Even the sound effect were treated with care, and besides the requisite engine thrusts, there are some subtle effects that lend a sense of weirdness – chiefly the metal clangs played forward-reverse, with sound sucked backwards as the men walk in the weightless ship using magnetic boots.
The visual compositions and Technicolor photography is quite nice, although the source print for Image’s DVD is mediocre. The details are sharp and the colour registration isn’t as hazy as other period films on DVD (Belles on Their Toes, for example, or King Solomon’s Mines), but there are splices, jumps, scratches, and low volume sound that mar the experience of seeing this cinema and sci-fi milestone.
Efforts should really be made not only for a definitive restoration, but a decent special edition loaded with publicity ephemera, a dense commentary track, isolated music score (so little of Stevens’ music exists on disc), and a featurette and gallery on the spectacular matte paintings by Cheseley Bonestall.
Much like Pal’s War of the Worlds (1953), the painted backgrounds are hypnotic in their evocation of a barren lonely moon, and a mystical star-speckled sky. The paintings are also in the moon backdrops that maintain the illusion of a vast moonscape when the spacesuit visors are reflecting the studio carbon lamps a few feet from the actors.
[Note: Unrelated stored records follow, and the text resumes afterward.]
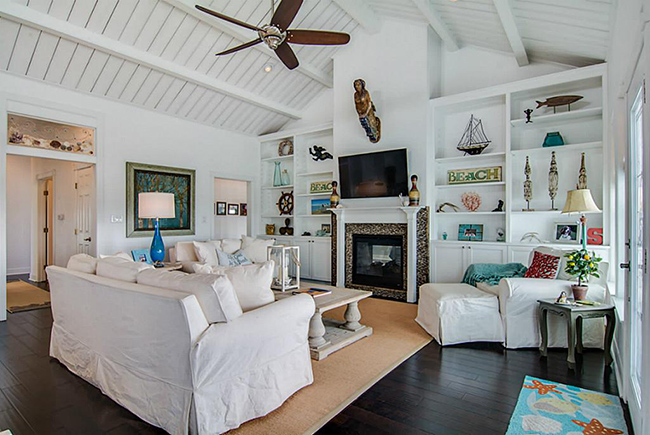 Segreto Secrets - Galveston Beach House - Family Room with Beach Accessories, Mermaid, and Slipcovers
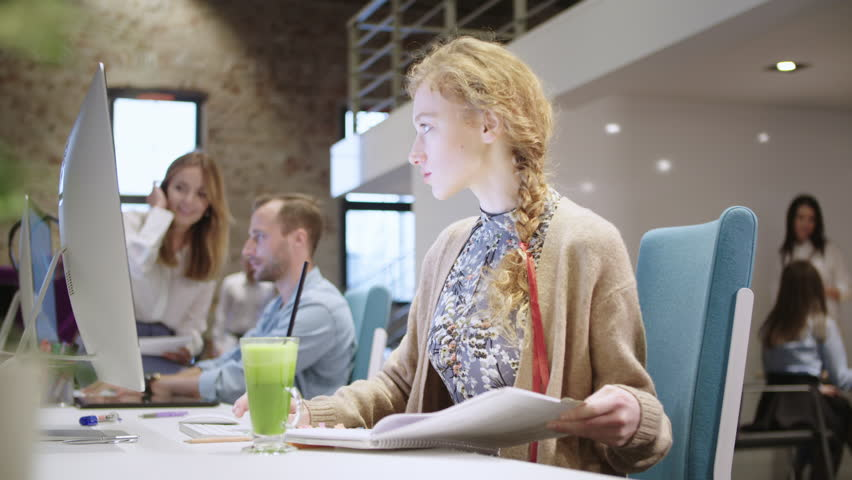 Young woman working in modern creative office | Shutterstock HD Video #1013949920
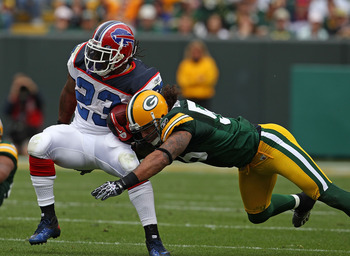 GREEN BAY, WI - SEPTEMBER 19: Nick Barnett #56 of the Green Bay Packers tackles Marshawn Lynch #23 of the Buffalo Bills at Lambeau Field on September 19, 2010 in Green Bay, Wisconsin. The Packers defeated the Bills 34-7. (Photo by Jonathan Daniel/Getty Im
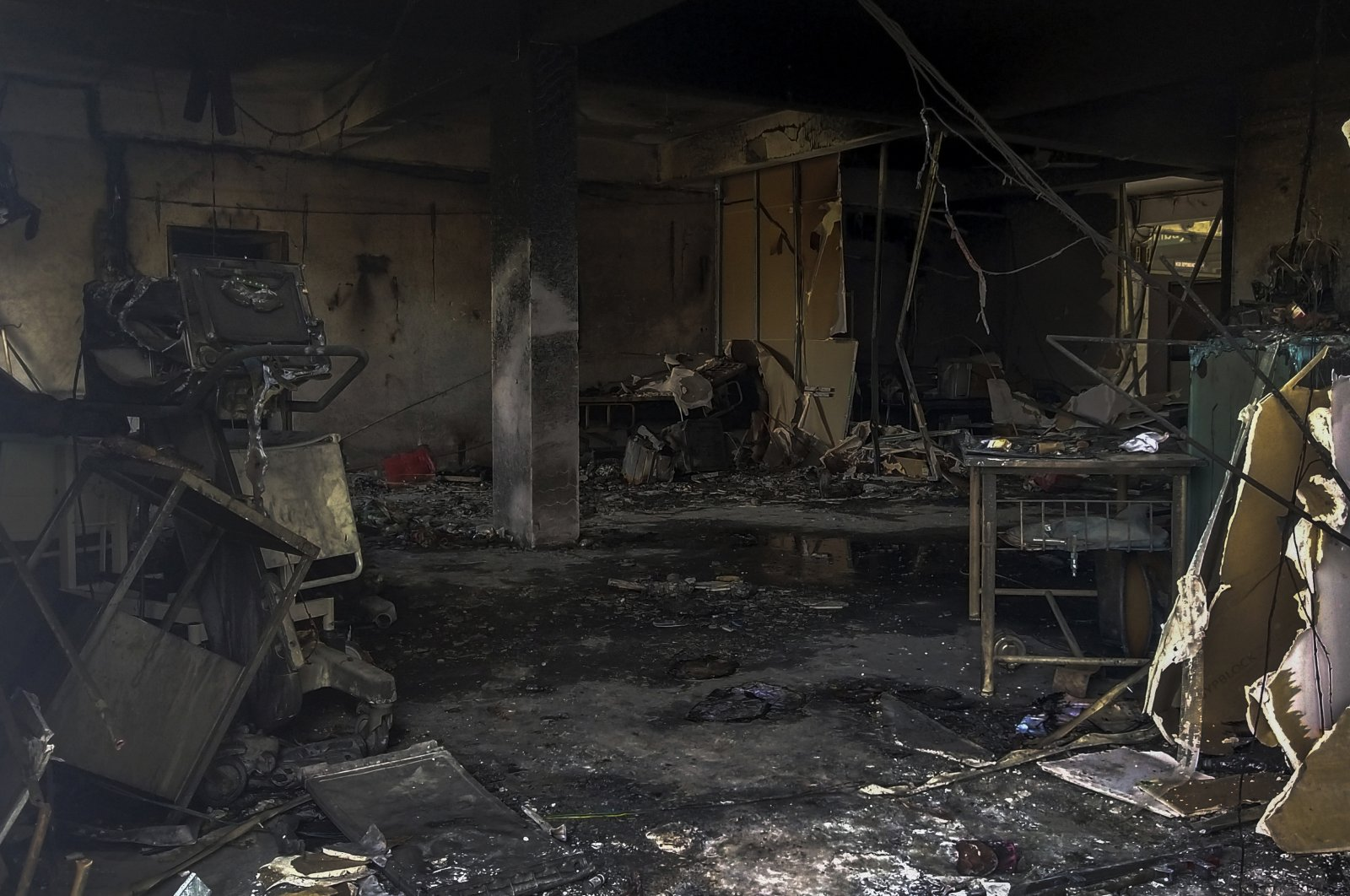 Charred furniture and other items are seen after a deadly fire at the Welfare Hospital in Bharuch, western India, Saturday, May 1, 2021. (AP Photo)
Sci-fi fans will also get a kick out of seeing the ship and suit designs that became props in lesser films, as well as iconic gear necessary for space travel in fifties films. The inaugural launch is also notable for a lengthy sequence showing the effects of G-force on the astronauts’ faces, which are exaggerated here with clever makeup, and were wanly imitated in two scenes in the B-grade Queen of Outer Space (1958).
Following the success of Destination Moon, Pal followed up with several more space flicks, including When Worlds Collide (1951), The War of the Worlds (1953), and Conquest of Space (1955).
Other tales by Robert Heinlein spun into films include Project Moon Base (1953), and Starship Troopers (1997).